“Con un fracaso al día tengo suficiente” es la idea que da vueltas a sus pensamientos mientras decide que no puede llegar tarde al trabajo porque definitivamente su día habrá sido en vano. Transcurre todo con normalidad. El reparto de periódicos. El reparto de correo. El reparto de comida china a domicilio. Él gasta sus días repartiendo algo a los demás, y se pregunta por qué nunca ningún chico desgreñado llega a él con un paquete, una carta o una noticia sorprendente que cambie el rumbo de su vida. Está cansado de las interesantes historias imaginarias de todos los demás y de su aburrida vida rutinaria. Además, piensa que cualquier intento de modificarla por sus propios medios sería aguado por los golpes del destino. Quizá su destino era permanecer inerte, inmóvil, estático, y esperar a que la historia de su vida le encontrara, porque un golpe de casualidad no le iba a traer la felicidad. Pero esto es algo paradójico para un chico kamikaze, que vive sin frenos y las suelas de los deportivos desgastadas del estrés.

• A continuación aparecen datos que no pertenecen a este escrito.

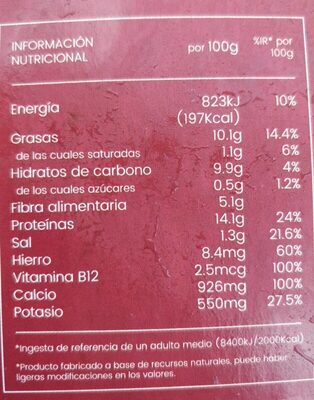 Heura burger - Nutrition facts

Casi sin darse cuenta, su día está acabado, tanto o más que él, y decide volver a casa a pie mientras las gotas de lluvia golpean contra su rostro. Nunca vuelve a casa en la bicicleta. La sujeta suavemente entre sus manos, a su lado, como si de una buena amiga se tratase, mientras camina tranquilamente. No tiene prisa por llegar, no hay nada que le espere en esos treinta y tres metros cuadrados de cajas de pizza vacías y tazas llenas de posos de café. Sólo la noche, el sueño, y la ilusión por algo que no sea todo aquello.

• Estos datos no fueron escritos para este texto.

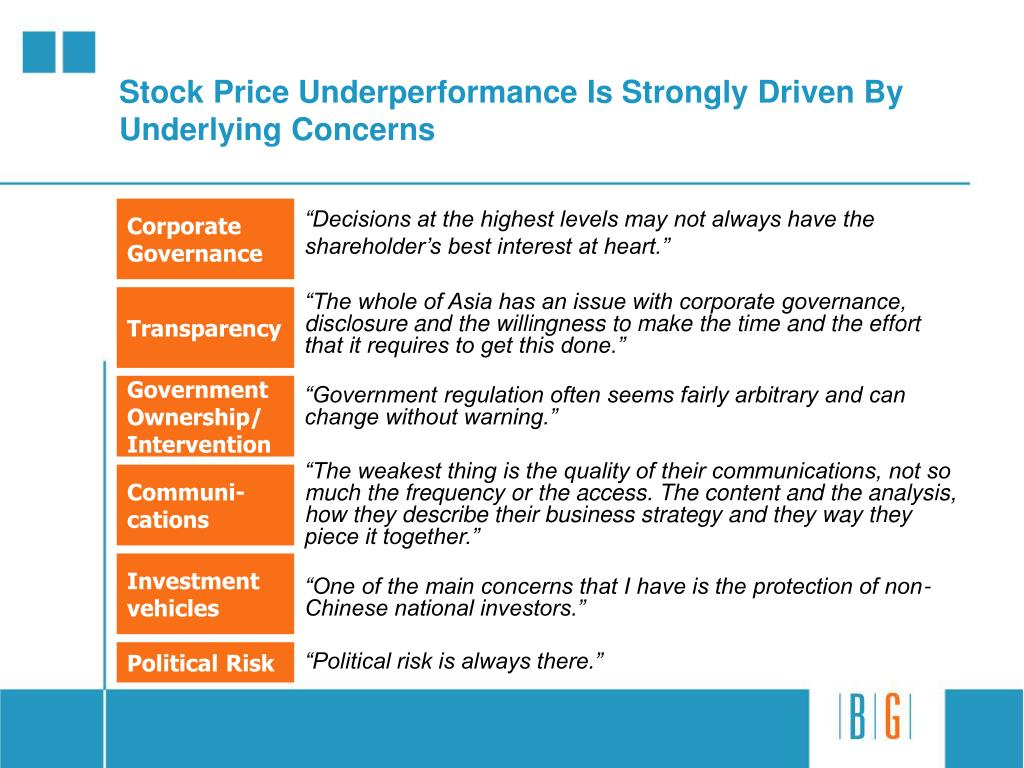 Stock Price Underperformance Is Strongly Driven By Underlying Concerns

Ella pasa el día leyendo, llenando su cabeza de palabras bonitas para no tener que escucharse a sí misma preguntándose cómo había sido capaz de no tener el valor de enfrentar lo que realmente llevaba tanto tiempo deseando, una sonrisa. Ella no sonríe muy a menudo. Cuando compra el pan suspira un simple “gracias” y baja la cabeza tan apresuradamente como sale por la puerta. No es timidez, es apatía por la vida social. Nada le interesa más que los seres humanos, sus historias y sentimientos, pero no se ve a la altura de convertirse en ninguno de los protagonistas de cualquiera de sus historias, llenos de complejidad y contestaciones ingeniosas. Ella tendría que preparar cualquier diálogo o pasaría días frustrada por las palabras que acababa de emitir. Bebe y bebe leche de un cartón de litro, y sigue leyendo, hasta que empieza a notar cómo la lluvia derrite todas esas suspicaces respuestas de interesantes chicas francesas. Cierra el libro y mira al cielo. Abre la boca, y, por más empeño que pone, ni una sola de las gotas roza su campanilla. Decide coger el autobús, el 57, que la lleva directa a la puerta de su librería favorita, a diez metros de su casa. Mira hacia abajo, sus zapatos apenas mojados, y piensa en lo que acaba de hacer. Quizá si hubiera seguido a pie se lo habría encontrado, habría subido la cabeza y habría soltado un “Cuidado con la lluvia, ciclista”. Él habría sonreído y, en vez de un café, habrían ido juntos a saltar por los charcos y comer palomitas de maíz, se habrían reído a carcajadas y habrían vuelto juntos a casa. Pero ella había cogido el autobús y, además, de repente un pensamiento invadió sus pensamientos, ”nos cruzamos”, “todos los días nos cruzamos”. Y, los que se cruzan, es porque por distintos rumbos son guiados.